Arizona cities that want to place or keep photo enforcement cameras on state roads are going to have to prove they do more than generate fines.

Without debate the House on Monday gave final approval to legislation saying that communities can place photo radar and red light cameras on state highways -- anything with a route number -- only if they first prove it is "necessary for the public safety of the state.'' That specifically means showing that it will be a safety improvement.

Absent that proof, the state Department of Transportation, which has final say over use of the roads, would be precluded from giving the go-ahead.

Lawmakers did agree to alter the final version of HB 2477 to deal with the fact that there already are cameras set up along roads in several communities. Sen. Steve Farley, D-Tucson, said he was concerned the legislation would make it impossible for any city to show that the installation will actually result in further improvement in safety.

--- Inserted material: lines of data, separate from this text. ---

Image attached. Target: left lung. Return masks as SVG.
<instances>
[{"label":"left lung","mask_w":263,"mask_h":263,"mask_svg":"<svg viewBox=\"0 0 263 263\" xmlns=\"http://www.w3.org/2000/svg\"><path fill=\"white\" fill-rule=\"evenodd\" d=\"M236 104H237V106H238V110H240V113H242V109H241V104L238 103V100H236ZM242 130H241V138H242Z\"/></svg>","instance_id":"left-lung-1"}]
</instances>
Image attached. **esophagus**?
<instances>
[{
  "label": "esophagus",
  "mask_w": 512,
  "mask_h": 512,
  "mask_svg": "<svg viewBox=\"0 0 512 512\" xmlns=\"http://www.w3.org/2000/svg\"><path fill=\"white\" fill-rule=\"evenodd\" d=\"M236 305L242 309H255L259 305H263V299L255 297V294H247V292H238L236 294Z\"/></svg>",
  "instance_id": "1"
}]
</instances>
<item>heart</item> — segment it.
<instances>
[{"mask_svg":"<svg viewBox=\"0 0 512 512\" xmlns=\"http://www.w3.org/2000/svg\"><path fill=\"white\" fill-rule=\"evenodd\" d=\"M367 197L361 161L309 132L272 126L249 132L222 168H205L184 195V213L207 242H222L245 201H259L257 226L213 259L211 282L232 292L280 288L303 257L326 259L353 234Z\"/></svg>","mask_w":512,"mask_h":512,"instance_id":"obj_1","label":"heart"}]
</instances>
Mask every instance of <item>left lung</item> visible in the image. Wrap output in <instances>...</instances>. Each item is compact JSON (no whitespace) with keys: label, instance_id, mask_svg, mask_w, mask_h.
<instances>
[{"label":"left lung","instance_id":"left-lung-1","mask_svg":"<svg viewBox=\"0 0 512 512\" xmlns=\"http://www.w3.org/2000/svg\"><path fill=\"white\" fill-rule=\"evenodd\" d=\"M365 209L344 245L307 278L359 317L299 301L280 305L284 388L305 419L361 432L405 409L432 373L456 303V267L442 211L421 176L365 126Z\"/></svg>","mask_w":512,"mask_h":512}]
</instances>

So now the legislation requires a city which already has speeding or red light cameras installed to show what has been their impact, comparing accidents prior to installation with what is occurring now. But it still leaves ADOT with the power to order removal if the agency determines the photo enforcement system "does not maintain a positive impact on public safety.''

The measure, which now goes to the governor, is a victory of sorts for supporters of photo radar. It means that lawmakers will not take up more far-reaching proposals to ban the use of automated enforcement systems on state roads.

And HB 2477 does not disturb the ability of counties, cities or towns to establish photo enforcement systems on their own locally maintained roads.

But the legislation stems from a belief among some at the Capitol that the cameras are designed less for public safety and more to generate citations -- and the fines that come with them that enrich city coffers.

Rep. Debbie Lesko, R-Glendale, who crafted this measure, said this will ensure that at least the cameras placed on state highways have a legitimate purpose.

ADOT officials acknowledged that, until now, they have pretty much allowed cities and towns to erect cameras where they want on state roads.

Most are simple photo radar devices, designed to catch speeders. But ADOT has allowed Tucson to erect cameras at Oracle and River roads to spot those who run the red light there.

"If the city completes all of the permit requirements, the permits are granted,'' said agency spokesman Tim Tait said. He said the only issue for ADOT is to ensure that any installation complies with engineering safety standards.

Lesko's measure still leaves ADOT with some discretion on granting or rejecting a request. But the agency will first be required to review the number of vehicles operating each day on that stretch of the road, the percentage who violate traffic laws and any reports of motor vehicle accidents.

ADOT has existing agreements with Tucson, Chandler, El Mirage, Globe, Superior, Show Low and Star Valley. Tait said Sierra Vista and Casa Grande are working with ADOT to install photo enforcement cameras on state roads in their communities.